2. The Night of Drunken Musicals
Following the Night of Pop Music, when you swore to yourself you’d never go down that dark path again, you’ll find yourself in the Night of the Drunken Musical. The uncontrollable urge to burst into song as the music swells is only paralleled by your desire to get yet another bottle of wine. Some standards are Moulin Rouge for the weepy, melodramatic type or my personal favorite, Reefer Madness. Then you have some other, less-common but equally valid entries like Newsies or Annie (but none of that Kathy Bates shit). This is the night your neighbors will probably hate the most.
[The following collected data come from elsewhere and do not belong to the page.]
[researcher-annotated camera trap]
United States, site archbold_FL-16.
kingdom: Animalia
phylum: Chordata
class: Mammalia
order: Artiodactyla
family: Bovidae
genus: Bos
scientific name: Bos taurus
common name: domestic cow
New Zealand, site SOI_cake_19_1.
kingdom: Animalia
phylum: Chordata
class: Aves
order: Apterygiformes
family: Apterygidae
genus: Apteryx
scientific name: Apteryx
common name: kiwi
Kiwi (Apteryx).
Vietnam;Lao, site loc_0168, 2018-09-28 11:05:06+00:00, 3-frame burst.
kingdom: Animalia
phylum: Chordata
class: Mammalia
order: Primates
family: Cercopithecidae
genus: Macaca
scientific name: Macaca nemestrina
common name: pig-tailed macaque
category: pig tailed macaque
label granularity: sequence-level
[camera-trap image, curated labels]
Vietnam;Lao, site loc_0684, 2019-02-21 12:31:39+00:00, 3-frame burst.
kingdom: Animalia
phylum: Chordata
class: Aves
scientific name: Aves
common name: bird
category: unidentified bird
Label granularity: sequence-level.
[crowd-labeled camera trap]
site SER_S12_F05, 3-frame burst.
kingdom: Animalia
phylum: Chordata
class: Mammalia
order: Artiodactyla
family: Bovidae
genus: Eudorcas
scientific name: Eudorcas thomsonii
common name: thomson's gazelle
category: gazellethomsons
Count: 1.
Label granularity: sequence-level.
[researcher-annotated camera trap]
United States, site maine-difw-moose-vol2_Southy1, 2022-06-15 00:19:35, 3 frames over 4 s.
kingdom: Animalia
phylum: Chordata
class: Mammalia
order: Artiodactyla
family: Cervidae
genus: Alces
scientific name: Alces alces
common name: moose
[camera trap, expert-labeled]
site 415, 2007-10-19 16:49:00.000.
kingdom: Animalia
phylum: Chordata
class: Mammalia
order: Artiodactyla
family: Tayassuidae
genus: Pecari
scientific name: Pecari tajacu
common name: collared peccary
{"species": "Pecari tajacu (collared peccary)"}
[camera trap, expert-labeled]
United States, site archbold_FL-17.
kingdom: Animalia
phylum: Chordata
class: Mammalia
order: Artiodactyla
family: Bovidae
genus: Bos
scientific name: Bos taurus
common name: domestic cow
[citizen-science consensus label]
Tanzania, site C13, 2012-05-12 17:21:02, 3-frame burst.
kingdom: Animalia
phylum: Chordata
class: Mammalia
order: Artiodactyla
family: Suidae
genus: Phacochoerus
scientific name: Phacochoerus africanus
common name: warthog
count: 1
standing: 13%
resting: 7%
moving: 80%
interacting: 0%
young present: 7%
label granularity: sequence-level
As you grab wine glass after wine glass, the idea that you might be getting louder or that your walls aren’t that thin to begin with, never really crosses your mind. It probably should. Either way, it’s a fun night, just not for the neighbors.

1. The Night of the Intervention
Seriously? You’ve been drinking for a week straight now, how did you not think this was gonna end as a very special episode of A&E’s Intervention? Still, the ride was fun as hell.